§ **WHAT THE EXERCISE ASKS**:
Rewrite the records below with "metres" swapped for "meters" and everything else unchanged. Leave the pictures out of your answer.

Data records:
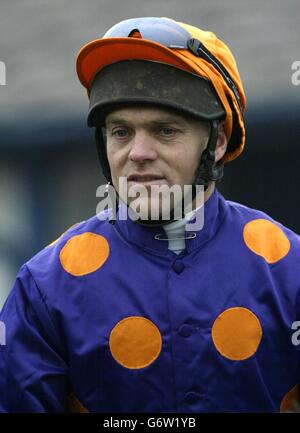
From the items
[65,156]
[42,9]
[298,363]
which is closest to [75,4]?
[42,9]

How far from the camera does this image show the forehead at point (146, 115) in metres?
2.58

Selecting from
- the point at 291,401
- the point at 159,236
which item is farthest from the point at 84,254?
the point at 291,401

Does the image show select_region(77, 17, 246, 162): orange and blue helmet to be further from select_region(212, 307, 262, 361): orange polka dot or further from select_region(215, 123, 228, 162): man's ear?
select_region(212, 307, 262, 361): orange polka dot

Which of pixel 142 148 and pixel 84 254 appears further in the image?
pixel 84 254

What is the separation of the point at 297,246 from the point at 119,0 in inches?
173

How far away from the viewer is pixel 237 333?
8.46ft

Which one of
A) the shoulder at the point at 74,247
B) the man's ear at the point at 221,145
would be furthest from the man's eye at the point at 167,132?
the shoulder at the point at 74,247

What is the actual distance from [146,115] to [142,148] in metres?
0.10

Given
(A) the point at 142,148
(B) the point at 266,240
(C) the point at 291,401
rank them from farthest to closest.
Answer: (B) the point at 266,240, (C) the point at 291,401, (A) the point at 142,148

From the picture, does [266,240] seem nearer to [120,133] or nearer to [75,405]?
[120,133]

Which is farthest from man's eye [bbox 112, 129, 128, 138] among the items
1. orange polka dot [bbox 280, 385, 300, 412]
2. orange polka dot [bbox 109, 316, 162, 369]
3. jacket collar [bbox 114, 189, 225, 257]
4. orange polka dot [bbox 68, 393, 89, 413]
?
orange polka dot [bbox 280, 385, 300, 412]

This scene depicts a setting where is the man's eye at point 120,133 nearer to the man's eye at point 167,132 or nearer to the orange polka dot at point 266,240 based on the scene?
the man's eye at point 167,132

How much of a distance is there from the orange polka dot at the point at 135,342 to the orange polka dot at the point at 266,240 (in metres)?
0.40

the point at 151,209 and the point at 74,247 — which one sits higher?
the point at 151,209
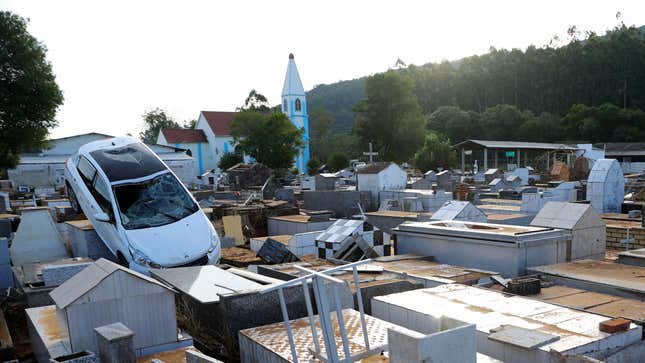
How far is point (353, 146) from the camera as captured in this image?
71562mm

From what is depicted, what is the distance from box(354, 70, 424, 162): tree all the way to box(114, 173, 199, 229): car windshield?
45588 mm

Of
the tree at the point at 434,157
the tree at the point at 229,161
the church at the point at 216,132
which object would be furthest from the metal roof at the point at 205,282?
the church at the point at 216,132

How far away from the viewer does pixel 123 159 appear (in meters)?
10.8

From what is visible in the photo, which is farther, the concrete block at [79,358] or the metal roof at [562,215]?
the metal roof at [562,215]

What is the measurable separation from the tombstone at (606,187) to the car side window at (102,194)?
47.6ft

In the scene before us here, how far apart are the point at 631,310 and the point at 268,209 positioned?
37.8ft

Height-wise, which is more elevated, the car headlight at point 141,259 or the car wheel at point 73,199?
the car wheel at point 73,199

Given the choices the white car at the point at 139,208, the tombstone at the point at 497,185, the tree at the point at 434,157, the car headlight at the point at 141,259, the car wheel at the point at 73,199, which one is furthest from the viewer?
the tree at the point at 434,157

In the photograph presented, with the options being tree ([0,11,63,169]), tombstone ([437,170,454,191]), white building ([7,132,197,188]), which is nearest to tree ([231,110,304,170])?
white building ([7,132,197,188])

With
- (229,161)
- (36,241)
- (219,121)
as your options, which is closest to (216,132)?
(219,121)

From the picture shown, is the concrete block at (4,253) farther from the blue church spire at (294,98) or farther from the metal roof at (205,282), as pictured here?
the blue church spire at (294,98)

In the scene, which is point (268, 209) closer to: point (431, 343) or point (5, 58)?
point (431, 343)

§ **FINAL RESULT**:
From the items
[65,156]
[42,9]
[298,363]
which is closest to [75,4]?
[42,9]

How far from the camera does this image show the forehead at point (146, 115) in meters?
2.58

Selecting from
- the point at 291,401
- the point at 159,236
which item is farthest from the point at 84,254?
the point at 291,401

Does the image show select_region(77, 17, 246, 162): orange and blue helmet to be further from select_region(212, 307, 262, 361): orange polka dot or further from select_region(215, 123, 228, 162): man's ear?
select_region(212, 307, 262, 361): orange polka dot

Which of pixel 142 148 and pixel 84 254 appears further in the image?
pixel 84 254

What is the separation of the point at 297,246 from the point at 119,0 in inches?
173

How far away from the viewer is pixel 237 333?
8.46ft

Which one of
A) the shoulder at the point at 74,247
B) the man's ear at the point at 221,145
would be furthest from the man's eye at the point at 167,132?
the shoulder at the point at 74,247

What is the actual distance from [146,115] to [142,148] in meters?
0.10

Given
(A) the point at 142,148
(B) the point at 266,240
(C) the point at 291,401
rank them from farthest to closest.
Answer: (B) the point at 266,240, (C) the point at 291,401, (A) the point at 142,148

From the picture, does [266,240] seem nearer to [120,133] or nearer to [75,405]?
[120,133]

Which is farthest from man's eye [bbox 112, 129, 128, 138] among the items
1. orange polka dot [bbox 280, 385, 300, 412]
2. orange polka dot [bbox 109, 316, 162, 369]
3. jacket collar [bbox 114, 189, 225, 257]
4. orange polka dot [bbox 68, 393, 89, 413]
?
orange polka dot [bbox 280, 385, 300, 412]

This scene depicts a setting where is the man's eye at point 120,133 nearer to the man's eye at point 167,132 or nearer to the orange polka dot at point 266,240 based on the scene?
the man's eye at point 167,132

How much of a distance is there from the orange polka dot at the point at 135,342 to the orange polka dot at the point at 266,240 (in meters)?
0.40

the point at 151,209 and the point at 74,247 — which one sits higher?
the point at 151,209
How far is point (353, 146) from the camera as captured in this image?
71562mm

From what is depicted, what is the distance from box(354, 70, 424, 162): tree all the way to box(114, 173, 199, 229): car windshield?
45588 mm

Of
the tree at the point at 434,157
the tree at the point at 229,161
the church at the point at 216,132
which object would be furthest from the metal roof at the point at 205,282?
the church at the point at 216,132

How far away from the viewer does pixel 123 159 appear (in meters)?
10.8

From what is visible in the photo, which is farther, the concrete block at [79,358] or the metal roof at [562,215]?
the metal roof at [562,215]

What is the measurable separation from the tombstone at (606,187) to the car side window at (102,194)?
47.6ft

In the scene before us here, how far apart are the point at 631,310 and the point at 268,209 positioned?
37.8ft

Height-wise, which is more elevated, the car headlight at point 141,259 or the car wheel at point 73,199?
the car wheel at point 73,199

Given the choices the white car at the point at 139,208, the tombstone at the point at 497,185, the tree at the point at 434,157, the car headlight at the point at 141,259, the car wheel at the point at 73,199, which one is furthest from the viewer?
the tree at the point at 434,157

In the photograph presented, with the options being tree ([0,11,63,169]), tombstone ([437,170,454,191]), white building ([7,132,197,188]), which is nearest to tree ([231,110,304,170])?
white building ([7,132,197,188])

With
- (229,161)
- (36,241)
- (219,121)
as your options, which is closest to (216,132)?
(219,121)

From the picture shown, is the concrete block at (4,253) farther from the blue church spire at (294,98) or farther from the metal roof at (205,282), as pictured here?
the blue church spire at (294,98)

In the scene, which is point (268, 209) closer to: point (431, 343) or point (5, 58)?
point (431, 343)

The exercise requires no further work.